SOURCE MATERIAL below:

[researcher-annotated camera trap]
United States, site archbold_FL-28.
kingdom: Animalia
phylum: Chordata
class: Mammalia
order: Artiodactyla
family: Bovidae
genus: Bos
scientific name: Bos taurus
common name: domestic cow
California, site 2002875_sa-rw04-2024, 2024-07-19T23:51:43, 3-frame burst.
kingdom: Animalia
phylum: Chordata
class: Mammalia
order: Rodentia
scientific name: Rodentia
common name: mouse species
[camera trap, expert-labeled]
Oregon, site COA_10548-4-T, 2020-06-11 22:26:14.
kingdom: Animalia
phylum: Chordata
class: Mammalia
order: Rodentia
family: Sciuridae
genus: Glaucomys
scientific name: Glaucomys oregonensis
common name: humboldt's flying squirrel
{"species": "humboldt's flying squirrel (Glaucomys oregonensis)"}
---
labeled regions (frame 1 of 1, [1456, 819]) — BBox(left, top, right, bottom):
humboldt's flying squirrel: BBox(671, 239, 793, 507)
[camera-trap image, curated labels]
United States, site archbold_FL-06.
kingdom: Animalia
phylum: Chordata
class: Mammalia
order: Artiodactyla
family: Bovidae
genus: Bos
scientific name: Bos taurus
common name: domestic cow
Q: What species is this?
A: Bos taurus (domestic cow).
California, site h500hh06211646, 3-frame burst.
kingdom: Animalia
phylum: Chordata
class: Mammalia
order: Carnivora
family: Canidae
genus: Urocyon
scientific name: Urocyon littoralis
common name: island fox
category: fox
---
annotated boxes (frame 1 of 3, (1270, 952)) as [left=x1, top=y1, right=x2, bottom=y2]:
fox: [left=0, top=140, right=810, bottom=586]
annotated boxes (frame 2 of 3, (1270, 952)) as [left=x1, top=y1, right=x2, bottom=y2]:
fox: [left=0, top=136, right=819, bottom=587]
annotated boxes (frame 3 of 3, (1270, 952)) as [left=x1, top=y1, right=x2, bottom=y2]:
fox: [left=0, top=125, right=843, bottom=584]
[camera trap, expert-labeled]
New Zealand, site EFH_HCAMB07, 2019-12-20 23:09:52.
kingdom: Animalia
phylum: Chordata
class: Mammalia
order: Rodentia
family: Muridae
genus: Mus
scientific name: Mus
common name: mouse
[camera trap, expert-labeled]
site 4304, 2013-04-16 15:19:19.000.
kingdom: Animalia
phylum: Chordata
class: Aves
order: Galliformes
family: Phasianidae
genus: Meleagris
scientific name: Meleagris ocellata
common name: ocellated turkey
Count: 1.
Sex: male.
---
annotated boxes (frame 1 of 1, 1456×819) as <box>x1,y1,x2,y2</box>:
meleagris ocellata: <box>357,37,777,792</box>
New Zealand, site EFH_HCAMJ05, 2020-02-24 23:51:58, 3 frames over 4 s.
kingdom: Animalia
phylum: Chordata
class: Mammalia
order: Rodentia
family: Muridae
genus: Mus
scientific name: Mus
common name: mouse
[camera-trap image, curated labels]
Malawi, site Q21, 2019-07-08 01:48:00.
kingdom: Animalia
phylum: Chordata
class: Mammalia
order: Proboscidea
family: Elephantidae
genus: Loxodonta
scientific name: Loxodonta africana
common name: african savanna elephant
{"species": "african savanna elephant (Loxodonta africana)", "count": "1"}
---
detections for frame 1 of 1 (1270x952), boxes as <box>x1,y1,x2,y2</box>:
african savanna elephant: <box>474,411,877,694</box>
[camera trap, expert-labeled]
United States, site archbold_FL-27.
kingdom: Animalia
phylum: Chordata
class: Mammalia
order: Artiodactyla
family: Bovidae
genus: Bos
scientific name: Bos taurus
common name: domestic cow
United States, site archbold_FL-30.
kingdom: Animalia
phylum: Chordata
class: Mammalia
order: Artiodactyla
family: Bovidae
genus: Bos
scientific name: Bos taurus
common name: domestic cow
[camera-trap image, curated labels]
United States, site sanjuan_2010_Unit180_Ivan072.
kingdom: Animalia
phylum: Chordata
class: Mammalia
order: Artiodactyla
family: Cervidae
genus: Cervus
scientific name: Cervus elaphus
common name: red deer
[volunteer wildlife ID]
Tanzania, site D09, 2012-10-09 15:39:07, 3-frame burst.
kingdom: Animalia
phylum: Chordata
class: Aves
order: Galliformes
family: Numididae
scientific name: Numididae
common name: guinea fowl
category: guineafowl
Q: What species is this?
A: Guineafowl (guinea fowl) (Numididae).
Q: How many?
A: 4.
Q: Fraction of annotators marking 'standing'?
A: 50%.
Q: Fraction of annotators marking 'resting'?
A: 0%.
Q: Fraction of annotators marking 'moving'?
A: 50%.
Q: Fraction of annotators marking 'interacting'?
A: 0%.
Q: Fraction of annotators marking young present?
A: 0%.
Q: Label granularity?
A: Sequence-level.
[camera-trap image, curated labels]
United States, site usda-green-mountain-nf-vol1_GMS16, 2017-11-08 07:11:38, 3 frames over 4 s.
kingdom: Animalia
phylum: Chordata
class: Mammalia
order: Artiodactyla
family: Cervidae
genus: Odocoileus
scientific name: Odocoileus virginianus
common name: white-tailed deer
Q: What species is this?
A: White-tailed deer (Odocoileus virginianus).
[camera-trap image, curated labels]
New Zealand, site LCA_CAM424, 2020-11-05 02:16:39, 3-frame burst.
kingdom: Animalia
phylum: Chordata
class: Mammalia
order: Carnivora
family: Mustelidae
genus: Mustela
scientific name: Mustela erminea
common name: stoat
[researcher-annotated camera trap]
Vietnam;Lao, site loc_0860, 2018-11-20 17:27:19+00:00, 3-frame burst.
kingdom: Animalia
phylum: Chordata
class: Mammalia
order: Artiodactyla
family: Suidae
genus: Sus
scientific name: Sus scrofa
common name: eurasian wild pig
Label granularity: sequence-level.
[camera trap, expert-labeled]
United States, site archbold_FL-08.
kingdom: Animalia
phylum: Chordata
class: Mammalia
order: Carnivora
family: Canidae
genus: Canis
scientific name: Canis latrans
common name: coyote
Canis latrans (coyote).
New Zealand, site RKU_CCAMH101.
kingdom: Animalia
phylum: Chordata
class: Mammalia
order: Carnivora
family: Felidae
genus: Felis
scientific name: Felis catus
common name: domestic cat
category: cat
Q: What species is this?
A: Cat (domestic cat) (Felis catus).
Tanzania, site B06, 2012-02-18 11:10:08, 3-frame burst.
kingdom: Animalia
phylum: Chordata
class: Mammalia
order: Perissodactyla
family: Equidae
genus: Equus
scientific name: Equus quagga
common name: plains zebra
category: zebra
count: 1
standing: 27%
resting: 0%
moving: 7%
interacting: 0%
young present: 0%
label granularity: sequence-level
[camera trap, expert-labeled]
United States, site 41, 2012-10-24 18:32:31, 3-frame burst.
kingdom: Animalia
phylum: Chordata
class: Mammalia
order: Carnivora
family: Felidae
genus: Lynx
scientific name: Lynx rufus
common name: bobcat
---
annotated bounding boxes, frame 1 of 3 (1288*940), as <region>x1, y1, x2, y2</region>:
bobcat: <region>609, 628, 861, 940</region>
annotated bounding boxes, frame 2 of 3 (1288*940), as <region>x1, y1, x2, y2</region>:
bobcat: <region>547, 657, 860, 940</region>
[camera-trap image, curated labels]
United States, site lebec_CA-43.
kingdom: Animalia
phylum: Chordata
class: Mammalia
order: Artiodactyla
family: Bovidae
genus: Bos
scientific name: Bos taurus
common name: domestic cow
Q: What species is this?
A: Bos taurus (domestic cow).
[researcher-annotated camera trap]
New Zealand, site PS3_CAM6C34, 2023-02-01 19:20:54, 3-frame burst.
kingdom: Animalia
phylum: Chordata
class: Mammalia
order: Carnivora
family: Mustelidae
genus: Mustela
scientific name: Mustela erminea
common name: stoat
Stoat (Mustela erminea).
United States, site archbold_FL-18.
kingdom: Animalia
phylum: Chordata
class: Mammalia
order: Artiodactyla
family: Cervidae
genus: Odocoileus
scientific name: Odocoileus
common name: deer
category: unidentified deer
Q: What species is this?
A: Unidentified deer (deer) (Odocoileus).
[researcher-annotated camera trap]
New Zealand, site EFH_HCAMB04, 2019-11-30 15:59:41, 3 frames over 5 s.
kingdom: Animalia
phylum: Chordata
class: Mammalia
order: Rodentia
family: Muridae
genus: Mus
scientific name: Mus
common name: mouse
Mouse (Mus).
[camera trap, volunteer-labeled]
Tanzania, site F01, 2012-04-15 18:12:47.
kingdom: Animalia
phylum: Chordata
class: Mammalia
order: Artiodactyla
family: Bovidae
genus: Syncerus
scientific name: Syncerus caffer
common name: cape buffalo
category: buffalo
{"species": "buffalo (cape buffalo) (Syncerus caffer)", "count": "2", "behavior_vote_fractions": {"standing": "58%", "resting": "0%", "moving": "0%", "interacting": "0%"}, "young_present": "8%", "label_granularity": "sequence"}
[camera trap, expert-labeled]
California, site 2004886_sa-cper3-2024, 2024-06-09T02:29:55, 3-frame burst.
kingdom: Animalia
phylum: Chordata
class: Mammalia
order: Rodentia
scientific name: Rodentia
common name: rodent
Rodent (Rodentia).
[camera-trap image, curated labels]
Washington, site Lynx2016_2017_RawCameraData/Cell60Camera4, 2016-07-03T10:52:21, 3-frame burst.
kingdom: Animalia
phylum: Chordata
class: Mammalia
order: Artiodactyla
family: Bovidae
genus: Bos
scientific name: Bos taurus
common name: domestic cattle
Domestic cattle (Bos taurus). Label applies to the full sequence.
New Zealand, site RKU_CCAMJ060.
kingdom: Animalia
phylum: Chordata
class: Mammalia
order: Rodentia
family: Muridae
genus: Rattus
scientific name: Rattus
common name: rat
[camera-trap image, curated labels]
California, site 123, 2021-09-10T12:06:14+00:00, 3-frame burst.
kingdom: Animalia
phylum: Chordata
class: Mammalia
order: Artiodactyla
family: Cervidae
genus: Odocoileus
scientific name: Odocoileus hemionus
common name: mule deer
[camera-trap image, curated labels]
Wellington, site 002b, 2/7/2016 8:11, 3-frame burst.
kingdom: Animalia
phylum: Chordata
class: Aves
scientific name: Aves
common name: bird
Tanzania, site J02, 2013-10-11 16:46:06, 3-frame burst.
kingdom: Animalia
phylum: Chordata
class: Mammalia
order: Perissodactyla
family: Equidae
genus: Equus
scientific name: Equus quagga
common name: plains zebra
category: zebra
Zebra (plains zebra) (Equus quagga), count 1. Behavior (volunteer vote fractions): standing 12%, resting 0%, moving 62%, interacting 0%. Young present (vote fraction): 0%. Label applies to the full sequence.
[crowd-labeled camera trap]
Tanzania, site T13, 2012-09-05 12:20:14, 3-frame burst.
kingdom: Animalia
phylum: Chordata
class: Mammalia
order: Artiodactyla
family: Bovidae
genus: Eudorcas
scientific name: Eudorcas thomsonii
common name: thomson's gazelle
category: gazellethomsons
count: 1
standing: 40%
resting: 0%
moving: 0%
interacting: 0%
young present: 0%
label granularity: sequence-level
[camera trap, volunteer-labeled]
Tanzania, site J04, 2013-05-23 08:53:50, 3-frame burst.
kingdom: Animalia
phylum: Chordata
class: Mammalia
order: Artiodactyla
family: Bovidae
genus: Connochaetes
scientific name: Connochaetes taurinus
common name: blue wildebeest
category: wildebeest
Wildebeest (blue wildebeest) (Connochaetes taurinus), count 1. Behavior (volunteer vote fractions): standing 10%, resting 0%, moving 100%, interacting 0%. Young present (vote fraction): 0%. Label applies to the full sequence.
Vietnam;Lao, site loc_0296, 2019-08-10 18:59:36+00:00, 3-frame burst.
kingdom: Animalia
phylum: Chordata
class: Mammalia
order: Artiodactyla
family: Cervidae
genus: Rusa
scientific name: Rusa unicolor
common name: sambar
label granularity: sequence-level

End of SOURCE MATERIAL.

Please reproduce the lines from the line with "Tanzania, site D09, 2012-10-09" to the line with "scientific name: Canis latrans", both ends included, exactly as they appear above.

Tanzania, site D09, 2012-10-09 15:39:07, 3-frame burst.
kingdom: Animalia
phylum: Chordata
class: Aves
order: Galliformes
family: Numididae
scientific name: Numididae
common name: guinea fowl
category: guineafowl
Q: What species is this?
A: Guineafowl (guinea fowl) (Numididae).
Q: How many?
A: 4.
Q: Fraction of annotators marking 'standing'?
A: 50%.
Q: Fraction of annotators marking 'resting'?
A: 0%.
Q: Fraction of annotators marking 'moving'?
A: 50%.
Q: Fraction of annotators marking 'interacting'?
A: 0%.
Q: Fraction of annotators marking young present?
A: 0%.
Q: Label granularity?
A: Sequence-level.
[camera-trap image, curated labels]
United States, site usda-green-mountain-nf-vol1_GMS16, 2017-11-08 07:11:38, 3 frames over 4 s.
kingdom: Animalia
phylum: Chordata
class: Mammalia
order: Artiodactyla
family: Cervidae
genus: Odocoileus
scientific name: Odocoileus virginianus
common name: white-tailed deer
Q: What species is this?
A: White-tailed deer (Odocoileus virginianus).
[camera-trap image, curated labels]
New Zealand, site LCA_CAM424, 2020-11-05 02:16:39, 3-frame burst.
kingdom: Animalia
phylum: Chordata
class: Mammalia
order: Carnivora
family: Mustelidae
genus: Mustela
scientific name: Mustela erminea
common name: stoat
[researcher-annotated camera trap]
Vietnam;Lao, site loc_0860, 2018-11-20 17:27:19+00:00, 3-frame burst.
kingdom: Animalia
phylum: Chordata
class: Mammalia
order: Artiodactyla
family: Suidae
genus: Sus
scientific name: Sus scrofa
common name: eurasian wild pig
Label granularity: sequence-level.
[camera trap, expert-labeled]
United States, site archbold_FL-08.
kingdom: Animalia
phylum: Chordata
class: Mammalia
order: Carnivora
family: Canidae
genus: Canis
scientific name: Canis latrans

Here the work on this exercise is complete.